Exact copy, pictures omitted: the line holding "this 422×320 image." and every line after it down to the end of the entries.

____________

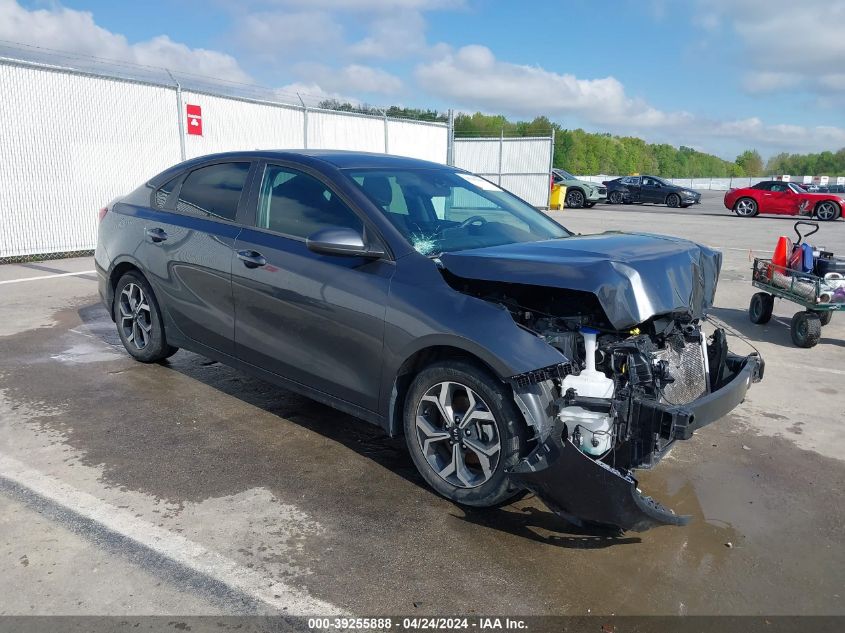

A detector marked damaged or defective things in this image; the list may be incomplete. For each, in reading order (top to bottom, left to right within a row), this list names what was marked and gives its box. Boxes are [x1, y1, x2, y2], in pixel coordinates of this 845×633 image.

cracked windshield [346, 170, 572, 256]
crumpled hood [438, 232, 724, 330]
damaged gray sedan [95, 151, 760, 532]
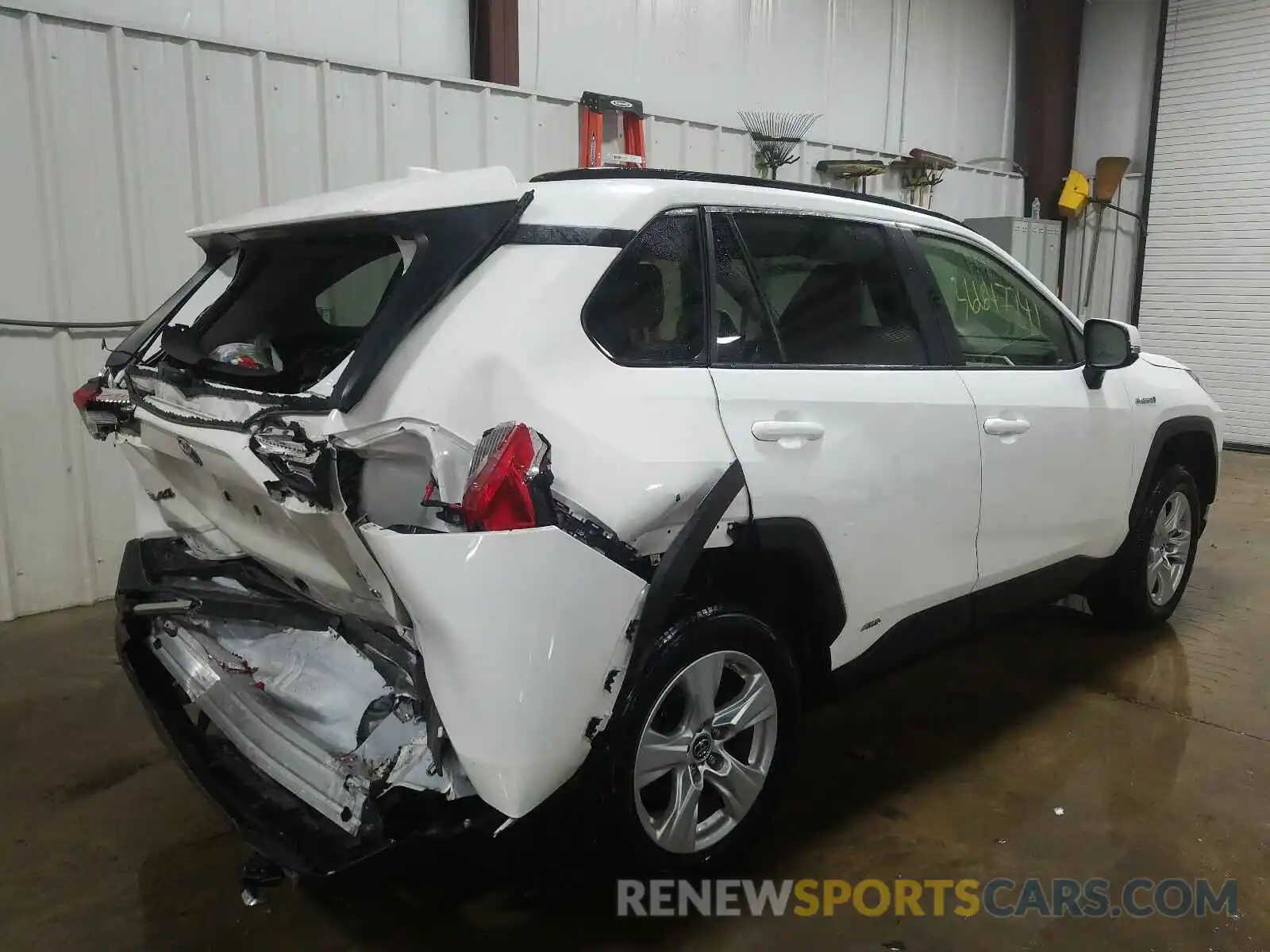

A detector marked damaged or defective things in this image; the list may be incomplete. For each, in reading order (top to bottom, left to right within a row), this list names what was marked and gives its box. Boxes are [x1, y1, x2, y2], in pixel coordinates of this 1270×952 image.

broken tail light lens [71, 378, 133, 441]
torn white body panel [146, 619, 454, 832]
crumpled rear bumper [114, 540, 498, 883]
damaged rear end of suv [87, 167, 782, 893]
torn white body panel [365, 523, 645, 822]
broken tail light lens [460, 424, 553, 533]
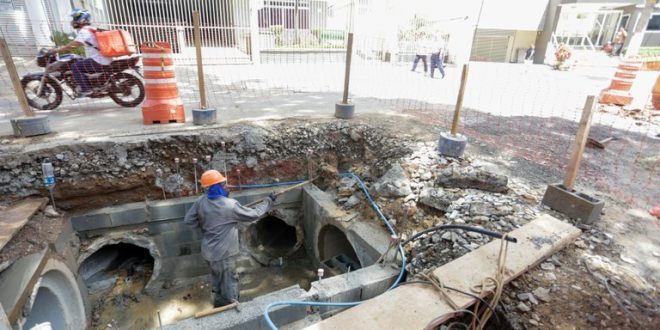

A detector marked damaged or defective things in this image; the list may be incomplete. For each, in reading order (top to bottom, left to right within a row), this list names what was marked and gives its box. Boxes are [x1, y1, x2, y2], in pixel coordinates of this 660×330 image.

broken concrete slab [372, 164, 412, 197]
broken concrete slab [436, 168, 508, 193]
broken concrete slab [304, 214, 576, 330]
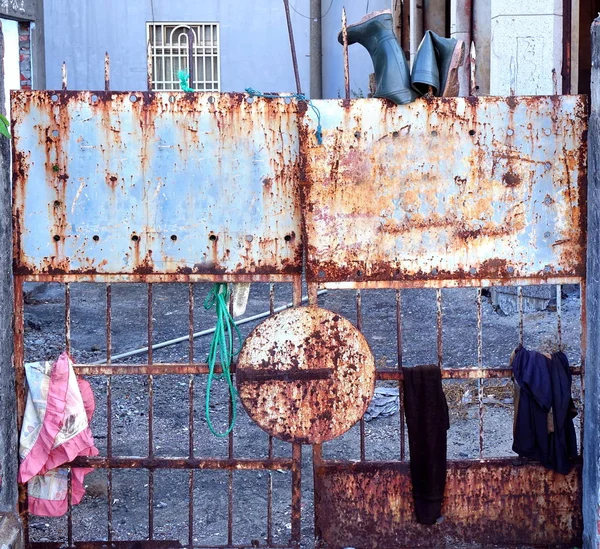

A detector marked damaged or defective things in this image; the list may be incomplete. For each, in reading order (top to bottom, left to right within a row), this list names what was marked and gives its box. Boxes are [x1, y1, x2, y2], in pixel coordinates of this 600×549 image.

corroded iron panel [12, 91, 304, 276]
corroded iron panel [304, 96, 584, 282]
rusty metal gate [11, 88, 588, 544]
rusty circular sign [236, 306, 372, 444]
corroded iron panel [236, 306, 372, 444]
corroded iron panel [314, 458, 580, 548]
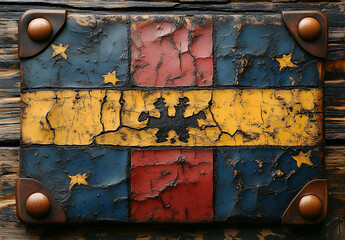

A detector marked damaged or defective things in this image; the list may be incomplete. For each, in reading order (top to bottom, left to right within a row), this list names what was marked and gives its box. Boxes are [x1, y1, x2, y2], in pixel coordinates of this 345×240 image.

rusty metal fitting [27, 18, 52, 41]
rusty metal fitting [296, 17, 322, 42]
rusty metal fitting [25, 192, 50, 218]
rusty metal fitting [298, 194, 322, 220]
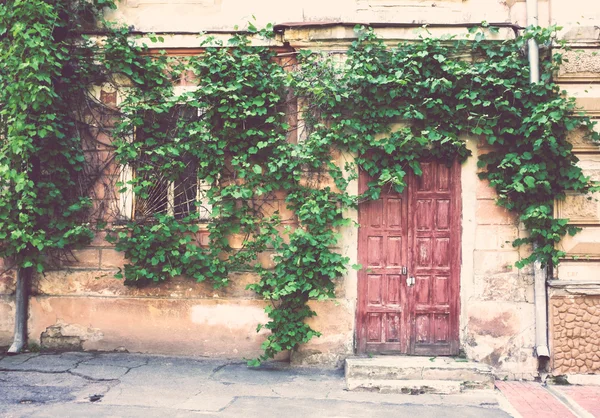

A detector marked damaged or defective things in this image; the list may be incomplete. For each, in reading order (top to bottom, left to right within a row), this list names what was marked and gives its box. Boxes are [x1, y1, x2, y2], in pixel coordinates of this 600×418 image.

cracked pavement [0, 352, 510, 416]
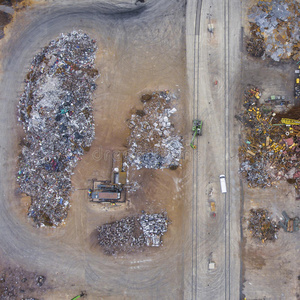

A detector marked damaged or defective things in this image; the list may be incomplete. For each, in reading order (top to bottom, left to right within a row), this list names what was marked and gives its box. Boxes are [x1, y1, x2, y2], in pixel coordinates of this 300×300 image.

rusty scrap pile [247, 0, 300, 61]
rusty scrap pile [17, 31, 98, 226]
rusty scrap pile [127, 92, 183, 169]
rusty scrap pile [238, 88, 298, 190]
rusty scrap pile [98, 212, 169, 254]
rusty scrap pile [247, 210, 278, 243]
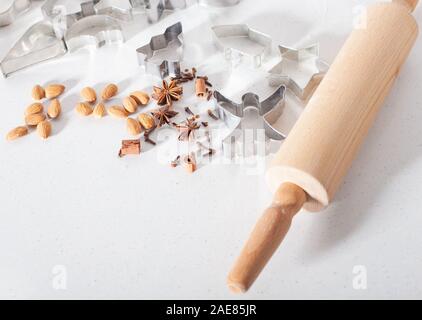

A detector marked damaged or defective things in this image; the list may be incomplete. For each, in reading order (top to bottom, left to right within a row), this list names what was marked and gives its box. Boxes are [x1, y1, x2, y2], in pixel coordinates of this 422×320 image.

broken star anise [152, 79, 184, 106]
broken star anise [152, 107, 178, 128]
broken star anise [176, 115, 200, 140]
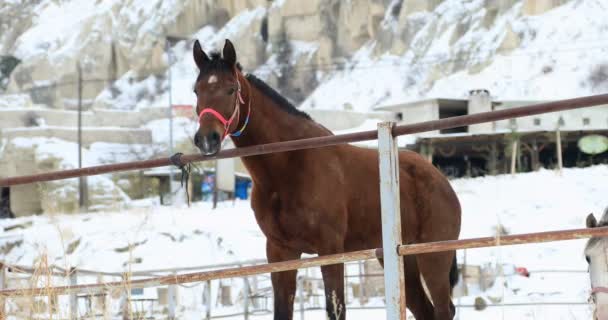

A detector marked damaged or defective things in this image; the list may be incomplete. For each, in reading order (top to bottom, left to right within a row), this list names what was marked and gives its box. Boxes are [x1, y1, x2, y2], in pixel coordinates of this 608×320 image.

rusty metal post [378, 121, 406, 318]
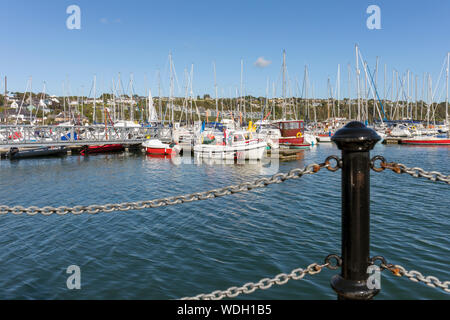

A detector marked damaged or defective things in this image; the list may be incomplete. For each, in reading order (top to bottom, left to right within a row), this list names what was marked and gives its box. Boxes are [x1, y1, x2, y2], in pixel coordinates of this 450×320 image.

____________

## TASK OUTPUT
A detector marked damaged or defective things in this image; the list may be incomplete. For each, in reading order (top to bottom, left to right within a row), this list names what was marked and gives its box. Boxes are [x1, y1, x2, y2], in pixel coordinates of this 422×320 image.

broken star anise [152, 79, 184, 106]
broken star anise [152, 107, 178, 128]
broken star anise [176, 115, 200, 140]

A detector marked damaged or defective things in this image; the list may be incomplete. For each, in reading order (top to bottom, left to right within a row), this list names what was marked and gives its box. Boxes are [x1, y1, x2, y2], in pixel coordinates of this 608×320 image.

rusty metal post [378, 121, 406, 318]

A detector marked damaged or defective things in this image; the list may be incomplete. For each, in reading order (top to bottom, left to right within a row), this list names what was marked and gives its box. Boxes are [x1, y1, x2, y2], in pixel coordinates of this 450×320 image.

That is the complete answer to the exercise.